(Extracted data entries)
++++++++++++++++++++

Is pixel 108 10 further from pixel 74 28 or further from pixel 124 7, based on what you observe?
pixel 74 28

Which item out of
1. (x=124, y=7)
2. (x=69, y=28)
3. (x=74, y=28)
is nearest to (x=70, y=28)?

++++++++++++++++++++

* WHAT NEEDS TO BE DONE
Write out every row above without changing any wording, numbers or punctuation.

* FINAL ANSWER
Is pixel 108 10 further from pixel 74 28 or further from pixel 124 7, based on what you observe?
pixel 74 28

Which item out of
1. (x=124, y=7)
2. (x=69, y=28)
3. (x=74, y=28)
is nearest to (x=70, y=28)?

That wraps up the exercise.